We stand alone nationwide in our endeavor. There is no other program like ours in the country. What we are building will become a model both regionally and internationally for other Hispanic Serving Institutions.
Chicana/o Studies along with African American Studies believe that this unique program will instill in the hearts of our college students and the high school teams we work with the spirit of cooperation and stewardship that is the legacy of our ancestors. The Journey is about team work, community service, honoring our ancestors, knowing our history, excellence in academics and striving for a better tomorrow by engaging the minds of our youth in thought provoking competition.

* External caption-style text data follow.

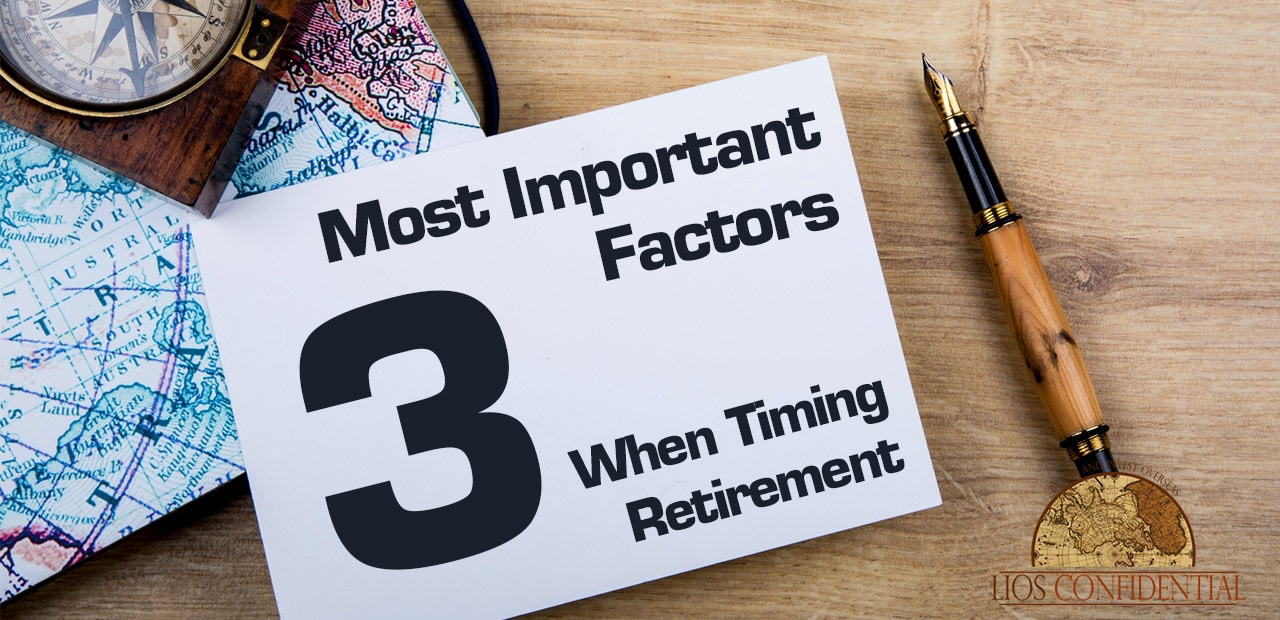 These are the 3 most important factors when timing your retirement.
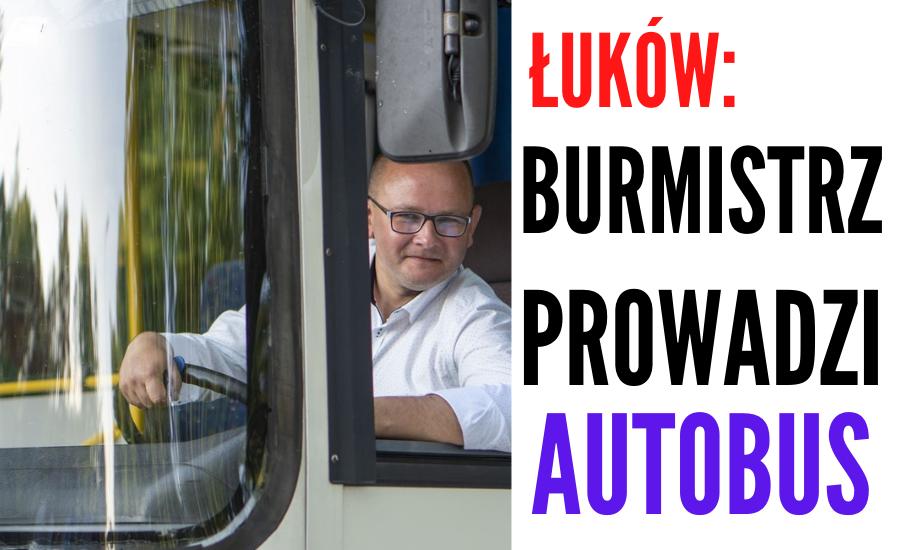 ŁUKÓW. Burmistrz poprowadził autobus. (WIDEO) - Zdjęcie główne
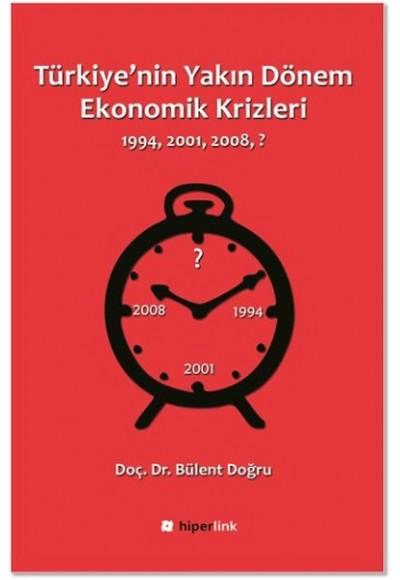 Türkiye'nin Yakın Dönem Ekonomik Krizleri 1994 2001 2008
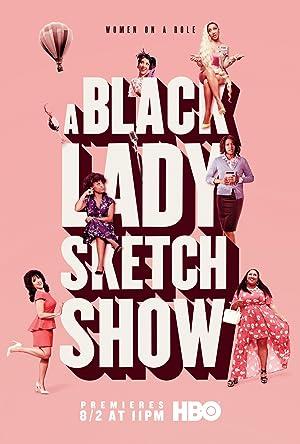 Where to stream A Black Lady Sketch Show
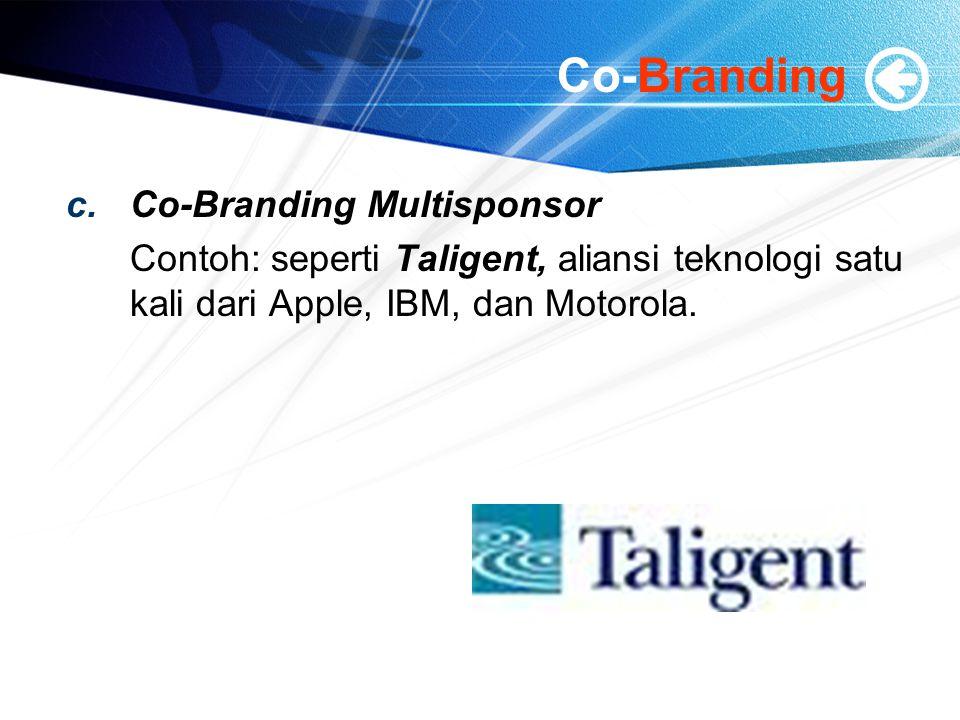 Co-Branding c.Co-Branding Multisponsor Contoh: seperti Taligent, aliansi teknologi satu kali dari Apple, IBM, dan Motorola.
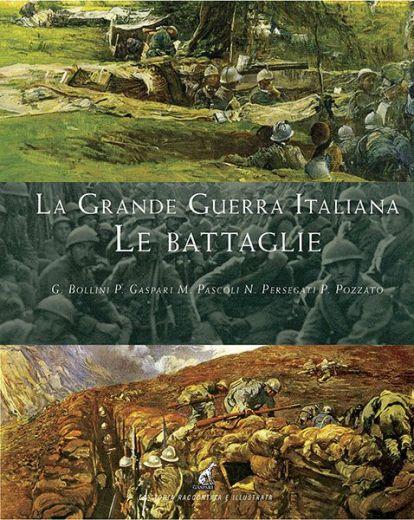 LA GRANDE GUERRA SUL FRONTE ITALIANO. LE GRANDI BATTAGLIE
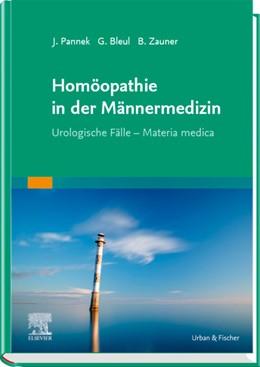 Abbildung von Pannek / Bleul   Homöopathie in der Männermedizin   1. Auflage   2019   beck-shop.de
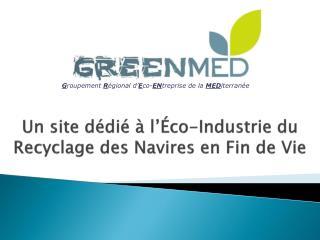 Un site dédié à l' Éco-Industrie  du Recyclage des Navires en Fin de Vie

We are all from indigenous peoples and the past has much to teach us about being caretakers of the Earth. As we embark on the newest leg of our journey together we invite you to join as we explore new horizons and celebrate the bright future of our students.
Dr. Renee Fajardo
Dr. Fajardo has long been an advocate of children's and family rights. Her work with art education, literacy, and community programming have crossed all borders and boundaries. The former director of the Crossover Project, a nonprofit cultural arts education program, Dr. Fajardo has organized summer camps for at risk children, implemented high school cultural workshops, and helped provide cultural programming to thousands of students in the past 15 years.
As a board member of many cultural-nonprofit organizations throughout the state of Colorado, Dr. Fajardo has extensive knowledge of cultural, ceremonial, and community traditions of numerous indigenous people. Her own Chicana/Native American (Picuris Pueblo) and European roots allow her to be sensitive to the many nuances that face today students of color.
A Denver native and graduate of the University of Nebraska, College of she is also a freelance writer specializing in the South West. She has published articles dealing with subjects ranging from the migrant farm worker crisis in America to the importance of cultural art in impoverished neighborhoods to profiling success stories of immigrant families who own their own businesses.
She is also the co-author of the Holy Mole Guacamole Tummy Tale series with Carl Ruby, a series of four children books on food, culture, and family. She co-produced the Return of the Corn Mothers exhibition, a Colorado Endowment for the Humanities Award recipient for 2009, along with master photographer Todd Pierson. She strongly believes that community is family and through our connection to our past and ancestral ways we can empathize with others in a compassionate way.